5 Future of Liver Transplantation for Hepatocellular Carcinoma

The number of patients diagnosed with HCC in several areas around the world is increasing. At the same time, the introduction of direct-acting antiviral agents has dramatically improved the outcome of patients infected with hepatitis C virus and will result in a reduced number of patients in need of LT because of end-stage liver disease. As a consequence, in the near future, it is expected that more organs will be available for patients with liver cancer, potentially justifying a careful expansion of the selection criteria.

The increase of non-alcoholic steatohepatitis (NASH) in the Western world has increased the rate of this disease as an indication for LT as well as an etiopathological factor for HCC. To date, conflicting evidence exists on the outcomes after LT for patients with NASH-related HCC compared to patients with HCC of different etiologies. Some studies have suggested a better oncological outcome when treating patients with HCC and NASH but, on the other hand, the post-LT outcomes of patients with NASH might be significantly affected by the associated comorbidities (obesity, diabetes, hypertension).

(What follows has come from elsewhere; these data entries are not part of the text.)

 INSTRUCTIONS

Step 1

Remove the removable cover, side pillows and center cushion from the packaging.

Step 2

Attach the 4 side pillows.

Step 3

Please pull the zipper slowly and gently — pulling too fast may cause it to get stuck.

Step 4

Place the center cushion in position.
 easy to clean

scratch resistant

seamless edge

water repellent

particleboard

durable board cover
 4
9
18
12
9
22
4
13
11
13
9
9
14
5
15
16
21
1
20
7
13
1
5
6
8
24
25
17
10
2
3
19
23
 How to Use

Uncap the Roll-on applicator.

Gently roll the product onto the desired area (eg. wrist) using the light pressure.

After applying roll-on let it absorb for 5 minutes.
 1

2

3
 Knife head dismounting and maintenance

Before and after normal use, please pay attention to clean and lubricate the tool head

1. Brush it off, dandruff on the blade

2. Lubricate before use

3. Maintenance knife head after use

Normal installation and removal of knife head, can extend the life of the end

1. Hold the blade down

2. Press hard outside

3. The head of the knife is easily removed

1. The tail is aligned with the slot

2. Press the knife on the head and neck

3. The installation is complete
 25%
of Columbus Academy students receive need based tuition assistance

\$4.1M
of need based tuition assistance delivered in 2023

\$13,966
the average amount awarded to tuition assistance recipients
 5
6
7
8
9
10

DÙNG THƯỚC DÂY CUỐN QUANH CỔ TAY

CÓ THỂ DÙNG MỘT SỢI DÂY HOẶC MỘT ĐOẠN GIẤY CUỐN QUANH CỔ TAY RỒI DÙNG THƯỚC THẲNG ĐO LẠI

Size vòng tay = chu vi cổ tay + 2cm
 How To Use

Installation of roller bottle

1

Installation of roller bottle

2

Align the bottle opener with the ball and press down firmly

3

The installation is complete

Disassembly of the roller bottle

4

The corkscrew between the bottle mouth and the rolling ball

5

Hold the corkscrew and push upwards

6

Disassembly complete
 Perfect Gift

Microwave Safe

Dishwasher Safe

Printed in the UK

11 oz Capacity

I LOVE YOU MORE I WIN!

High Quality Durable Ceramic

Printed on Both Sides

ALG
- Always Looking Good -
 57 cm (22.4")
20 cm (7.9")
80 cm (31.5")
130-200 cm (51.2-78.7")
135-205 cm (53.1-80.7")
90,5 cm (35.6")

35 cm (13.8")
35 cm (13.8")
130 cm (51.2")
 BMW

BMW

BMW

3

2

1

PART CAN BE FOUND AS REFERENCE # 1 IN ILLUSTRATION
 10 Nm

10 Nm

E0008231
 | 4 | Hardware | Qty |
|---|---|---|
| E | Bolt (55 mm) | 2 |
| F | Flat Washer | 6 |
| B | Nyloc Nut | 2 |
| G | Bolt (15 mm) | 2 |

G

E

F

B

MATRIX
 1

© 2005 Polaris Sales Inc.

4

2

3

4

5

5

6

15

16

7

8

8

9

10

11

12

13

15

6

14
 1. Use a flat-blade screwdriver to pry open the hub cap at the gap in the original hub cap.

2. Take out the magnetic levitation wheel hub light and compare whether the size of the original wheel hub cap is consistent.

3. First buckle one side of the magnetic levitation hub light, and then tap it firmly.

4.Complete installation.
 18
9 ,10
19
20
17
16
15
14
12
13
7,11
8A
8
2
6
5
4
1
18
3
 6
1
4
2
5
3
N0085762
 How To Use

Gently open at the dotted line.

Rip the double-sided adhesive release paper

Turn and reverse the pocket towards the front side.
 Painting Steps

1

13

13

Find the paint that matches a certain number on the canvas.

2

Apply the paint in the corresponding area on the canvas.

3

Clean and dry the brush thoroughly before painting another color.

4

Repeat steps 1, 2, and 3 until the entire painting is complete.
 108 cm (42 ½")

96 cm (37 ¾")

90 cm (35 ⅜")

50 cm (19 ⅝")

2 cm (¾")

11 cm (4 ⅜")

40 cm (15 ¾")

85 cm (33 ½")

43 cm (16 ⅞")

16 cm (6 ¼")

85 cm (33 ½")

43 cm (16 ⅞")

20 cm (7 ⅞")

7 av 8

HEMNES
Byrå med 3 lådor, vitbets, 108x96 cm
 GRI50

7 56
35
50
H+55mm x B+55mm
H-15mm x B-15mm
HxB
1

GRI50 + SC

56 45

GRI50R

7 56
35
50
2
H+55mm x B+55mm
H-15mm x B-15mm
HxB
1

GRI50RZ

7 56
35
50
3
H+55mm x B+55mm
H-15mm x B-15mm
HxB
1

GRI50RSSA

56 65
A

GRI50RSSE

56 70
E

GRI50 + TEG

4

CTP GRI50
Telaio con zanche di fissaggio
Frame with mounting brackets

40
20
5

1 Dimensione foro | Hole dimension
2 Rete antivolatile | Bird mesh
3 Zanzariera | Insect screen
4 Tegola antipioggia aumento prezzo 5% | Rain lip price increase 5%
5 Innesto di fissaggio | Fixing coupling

Current research targets clinical and molecular predictors of the risk of post-transplant recurrence, with the objective of overcoming the limits of current selection criteria based on morphology and serum tumor markers. Overall, this will hopefully result in a wider and more individualized access to the waiting lists. Identifying adjuvant strategies to reduce the risk of recurrence represents an unmet need, as does defining the most cost-effective approach for detecting and treating tumor recurrence after transplantation.